Why microsites and not nanosites?

Well, while I had never heard the phrase “nanosites” before–until I just invented it now (and I’m not going to Google it to see if someone used it before because I want to pretend that I’m the first one ever to use that awesome phrase)–I would define it as one of those one-page sites. A Parallax site. If your whole site is just one page where you, say, skip down and up and down and up to different sections: that’s a nanosite.

Said differently, a nanosite is effectively a landing page, albeit it could be one that is much better designed.

A full-fledged, non-micro site, on the other hand is, well, a “real” site. Lots of sections. Lots of content. Lots of pages. You want details on this process, that product, that other situation, and so forth–it’s all on there somewhere. Real sites tend to have hundreds of pages of content (including products/SKUs/etc). As a rule of thumb, “real” sites have at least 65 unique pages. Of course, that’s not a hard and fast law, just a general pattern.

Guess what how big the microsite is?

There are three answers, and one of the first one is: In-between those two extremes.

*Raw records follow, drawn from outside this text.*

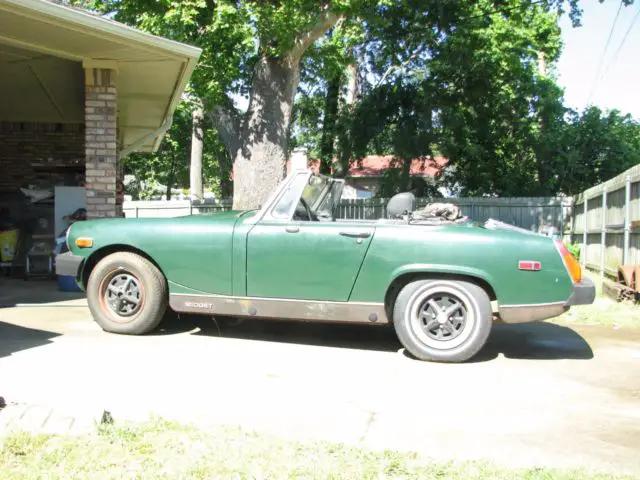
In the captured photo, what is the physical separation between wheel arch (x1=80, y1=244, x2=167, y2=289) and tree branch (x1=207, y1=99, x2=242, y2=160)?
6.54 meters

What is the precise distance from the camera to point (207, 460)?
Result: 9.20 feet

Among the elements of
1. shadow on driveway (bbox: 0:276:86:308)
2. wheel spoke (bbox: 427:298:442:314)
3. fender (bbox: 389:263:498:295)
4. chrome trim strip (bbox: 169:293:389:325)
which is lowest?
shadow on driveway (bbox: 0:276:86:308)

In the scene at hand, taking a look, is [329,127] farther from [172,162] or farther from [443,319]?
[443,319]

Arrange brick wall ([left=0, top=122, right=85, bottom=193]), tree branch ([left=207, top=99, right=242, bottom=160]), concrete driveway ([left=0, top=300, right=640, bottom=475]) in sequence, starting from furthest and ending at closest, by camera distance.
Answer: tree branch ([left=207, top=99, right=242, bottom=160]), brick wall ([left=0, top=122, right=85, bottom=193]), concrete driveway ([left=0, top=300, right=640, bottom=475])

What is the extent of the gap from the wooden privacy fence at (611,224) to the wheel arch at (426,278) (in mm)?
4127

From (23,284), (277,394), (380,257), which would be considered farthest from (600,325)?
(23,284)

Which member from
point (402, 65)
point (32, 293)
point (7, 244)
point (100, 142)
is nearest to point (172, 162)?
point (402, 65)

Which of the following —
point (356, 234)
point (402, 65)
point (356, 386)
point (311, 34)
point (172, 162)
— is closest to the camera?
point (356, 386)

A microsite is much more fleshed out and than a nanosite, but not up to the standards of a real site. It rarely includes SKUs or ecommerce. Just content deep enough to be real, but not especially deep.

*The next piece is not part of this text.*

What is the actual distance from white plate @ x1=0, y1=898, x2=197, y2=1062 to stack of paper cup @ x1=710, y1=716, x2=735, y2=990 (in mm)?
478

This brings us to the second answer to the question: it has the smallest amount of content to be a real site. If you see a one page site you think it’s not serious, but the thousand page site usually is. So the amount of content and detail is just enough to show you’re serious, but not much more. So the strategic question is, what is the absolute minimum number of content you need to be considered serious?

A third way to answer it is this: every situation is different, but a rule of thumb is about 10 to 20 pages. That range is much greater than the nano-trivial site, but not quite approaching the real site size. Of course, every situation being so different, for your niche need, the answer may be 66 pages, so treat the rule of thumb as such, just a rule of thumb.

Conclusion? Every microsite marketing strategy is different, so approach yours with the TLC/Tender Love & Care it deserves. But there are definite patterns & rules of thumb to keep in mind while doing so.